Бабушка, тем временем, с явным недовольством слушала Маритуса, но молчала. Казалось, что у нее на все сказанное есть свое мнение, однако, она не решалась прерывать монолог зятя и противоречить ему. Тристис продолжала замешивать тесто.

«Нихилум переехал в дом к Лее. Мы перестали с ней общаться, а потом она забеременела. Я тоже тогда уже был женат на Тристис. Когда ты родилась, то Лея попросила Флаву, сестру Тристис, с тобой понянчится. Флава с радостью согласилась, потому что, в отличие от меня, детей любила. У нее уже тогда была годовалая Нора, которая заверещала от восторга, когда попала в ваш фруктовый зоопарк. Флава долго за тобой ухаживала. Даже переехала с Норой к вам домой, чтобы всегда быть под рукой. Все были довольны», – Маритус тяжело вздохнул. Видимо, дальше начиналась какая-то загадочная и тяжелая часть истории.
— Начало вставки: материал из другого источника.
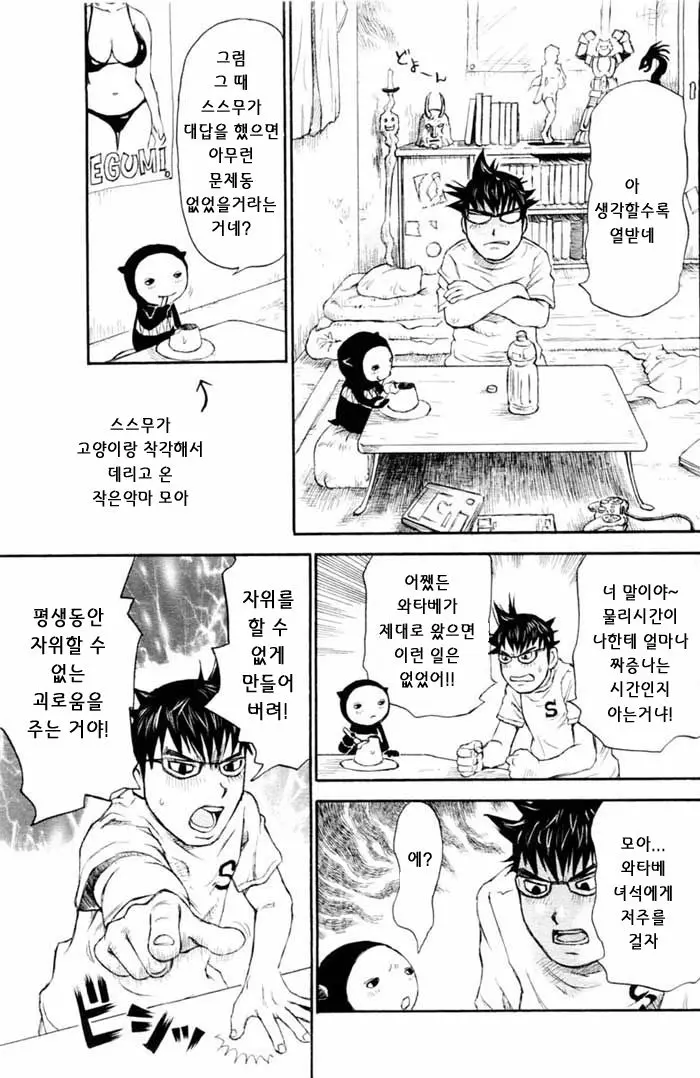 웹툰 이미지 6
«Однажды Флава заболела. Ее мать, здесь присутствующая, – Маритус небрежно кивнул в сторону бабушки, – напросилась к вам домой, чтобы помочь дочери. Несколько дней она нянчилась и с тобой, и с Флавой, и с Норой. Однако, что-то пошло не так. Случилось что-то страшное…»

– Да все и так понятно! Этот, якобы, «ангелочек», – не сдержалась бабка и пальцем ткнула в Агнес, – всех уничтожила! И Норочку, и Флавочку, и мамашу свою! Я знаю! Я видела!

– Да что ты там видела! Ничего ты не видела! Одни догадки! Не могла она! – грозно прервал Маритус бабку.

– Ну а кто же еще! Она же ведьма! Она не управляла своим даром! Она убила! – заверещала старушка.

– Замолчи, старая! Никто не знает, что случилось той ночью! – закричал Маритус, – Утром бабка нашла безжизненное тело Норы на полу в комнате, где жила Флава. А мертвая Лея лежала в другой комнате у себя в кровати. Флава и Нихилум испарились. Их тела до сих пор не нашлись. Некоторое время ты жила здесь неподалеку у глухонемой женщины. Она нянчилась с тобой. Ну а потом ты быстро стала настолько самостоятельной, что и она уже не понадобилась, и ты перебралась к себе домой.